This comment is based on my personal findings so may differ from your experiences.
Information in the Silverstripe documentation, other than in the tutorials, in view of what a cms covers, has to be very concise. As such it is usually insufficient for the purpose of equiping a developer, who is new to Silverstripe, to actually write code to extend functionality. If the information is not in a tutorial, the page in the Silverstripe topics is sometimes extremely brief. This can leave the reader wondering what is involved and what needs to be done in terms of implementation. For me I found the following was helpful.
- (a) Changing and chopping code in the tutorials and then seeing what happened helped me to see the significance of different code.
- (b) Books - there are currently 2 books - the complete guide based on Version 2.3 and the module extension/themes book based on 2.4. I found the latter book more suited to my way of learning and is of course more up to date.

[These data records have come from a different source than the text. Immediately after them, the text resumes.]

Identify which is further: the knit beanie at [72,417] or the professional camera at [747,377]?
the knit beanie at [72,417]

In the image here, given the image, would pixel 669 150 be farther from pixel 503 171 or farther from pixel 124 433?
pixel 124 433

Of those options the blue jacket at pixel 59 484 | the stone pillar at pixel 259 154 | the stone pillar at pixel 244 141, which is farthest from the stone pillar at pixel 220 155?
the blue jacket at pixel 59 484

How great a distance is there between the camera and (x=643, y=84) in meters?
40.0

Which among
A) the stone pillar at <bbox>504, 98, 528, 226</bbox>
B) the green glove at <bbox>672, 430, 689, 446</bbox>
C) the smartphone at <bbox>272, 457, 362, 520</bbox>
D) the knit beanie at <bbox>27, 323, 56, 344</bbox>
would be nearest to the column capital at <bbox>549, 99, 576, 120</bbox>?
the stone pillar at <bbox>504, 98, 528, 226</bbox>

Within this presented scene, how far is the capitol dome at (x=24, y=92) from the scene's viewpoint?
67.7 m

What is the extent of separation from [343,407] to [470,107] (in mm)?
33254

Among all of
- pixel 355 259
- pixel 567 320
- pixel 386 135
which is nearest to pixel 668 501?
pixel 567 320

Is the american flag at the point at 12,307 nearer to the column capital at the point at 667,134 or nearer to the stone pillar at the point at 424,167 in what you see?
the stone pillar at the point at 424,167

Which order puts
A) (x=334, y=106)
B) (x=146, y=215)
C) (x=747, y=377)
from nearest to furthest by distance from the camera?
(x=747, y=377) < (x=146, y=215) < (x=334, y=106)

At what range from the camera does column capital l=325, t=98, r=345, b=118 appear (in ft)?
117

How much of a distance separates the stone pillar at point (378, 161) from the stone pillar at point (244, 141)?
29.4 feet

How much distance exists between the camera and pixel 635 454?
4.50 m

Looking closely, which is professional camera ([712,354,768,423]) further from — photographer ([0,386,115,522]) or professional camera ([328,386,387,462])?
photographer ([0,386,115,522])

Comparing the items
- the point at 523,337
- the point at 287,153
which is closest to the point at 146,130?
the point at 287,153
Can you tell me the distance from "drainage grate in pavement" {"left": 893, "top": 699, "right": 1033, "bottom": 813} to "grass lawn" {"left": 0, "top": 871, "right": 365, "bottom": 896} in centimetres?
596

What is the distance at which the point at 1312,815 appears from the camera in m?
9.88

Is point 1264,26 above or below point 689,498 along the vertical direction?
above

- (c) The internet for forum comments and tutorials Googling often locates useful articles in the Silverstripe forums. Locating a particular forum comment this way obviously depends on the comment existing in the Google index. However I found the search facility in the forum itself to be quite lacking and, without the ability to search on phrases, throws up much material which is not relevant. Perhaps I am not using the facility correctly.
- (d) Comments in PHP class files added to the Sapphire and cms folders.
I am new to Silverstripe and have been learning Silverstripe on and off for the past 3 weeks. I first of all concentrated on the Silverstripe documentation and the tutorials in particular. I think tutorials 1 and 2 give a good grounding. I have yet to really get into the remaining tutorials. However I find I can only read so much before things stop sinking in. In order to augment the learning process, I then started to create a real site for a client where I had to work to a specification. As expected I found things which were not in the core code and was unable to locate exactly what I wanted in existing modules. I then supplemented reading the Silverstripe documentation with material found by googling and reading the books.
Today I discovered I could improve my understanding of how to extend code by spending more time reading comments in the PHP classes (see (d) above). Of course, browsing code and reading comments is a patently obvious way of learning how code works. However as a programmer who has so far avoided writing and extended classes and often finds following such code difficult, I have spent very little time browsing the code base during the time I have been looking at Silverstripe. Nevertheless I think my progress in getting things done would have been quicker if I had put more effort into doing this before today.